The separation of ownership and management activities, and the presence of discrepancies in information, may cause conflicts of interest. For example, a manager’s personal interest may lead to misuse of financial resources by investing in risky projects at the expense of the stakeholders who paid the capital. Therefore, to control conflicts of interest and reduce agency costs, and various internal and external instruments, the concept of corporate governance has been proposed. For example, a board of directors was established as a solution to these conflicts. The board of directors is considered the most powerful internal control body for senior management because the board of directors has the ability to recruit, dismiss and compensate senior management.
Another solution to conflict of interest management is to link compensation to managers with the company’s performance.

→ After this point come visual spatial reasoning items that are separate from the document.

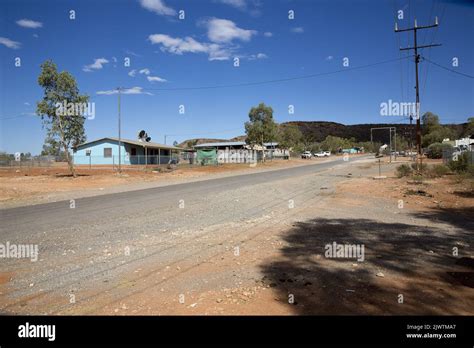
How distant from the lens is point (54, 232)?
28.1 feet

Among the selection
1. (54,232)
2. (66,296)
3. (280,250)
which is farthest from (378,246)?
(54,232)

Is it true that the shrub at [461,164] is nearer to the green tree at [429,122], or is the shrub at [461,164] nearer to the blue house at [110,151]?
the blue house at [110,151]

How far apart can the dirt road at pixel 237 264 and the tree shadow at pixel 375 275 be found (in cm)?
2

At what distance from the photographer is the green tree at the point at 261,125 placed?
57969mm

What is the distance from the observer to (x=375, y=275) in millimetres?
5188

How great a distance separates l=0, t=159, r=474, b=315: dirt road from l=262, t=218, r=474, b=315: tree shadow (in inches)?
0.7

However, when an effective board of directors exists to provide the required information, senior management compensation is seldom based on the company’s performance. When there is a strong corporate governance system it will contribute to removing or at least contributing to reducing conflicts of interest between shareholders and management. Therefore, the efficiency of the corporate governance system is likely to be strengthened if the board’s role as a control and oversight tool is emphasized.
Three important issues that invited researchers to write in the corporate governance system, as follows:
First: Conflicts of interest may occur between stakeholders such as managers, shareholders and creditors, because business decisions that increase the welfare of one of these groups – usually often – reduce the welfare of other groups.
Second: Varied information may give managers freedom to act, and this in turn may lead to opportunism in behavior. So that the administration may seek to achieve its own goals by using the funds for their personal benefit, investment and financing ineffectively so that this behavior will reduce the profitability of the company. The existence of such a conflict of interest between shareholders and managers may affect the quality of profits, and therefore this conflict may affect the performance of the company.
Third: Another reason behind the study of corporate governance is the financial scandals of some companies that occurred at the beginning of the twenty-first century, such as: Enron, Arthur Anderson, WorldCom, and Adelphia.
For these three reasons mentioned above, the study of the corporate governance system has become – in abundance – an urgent need for many researchers.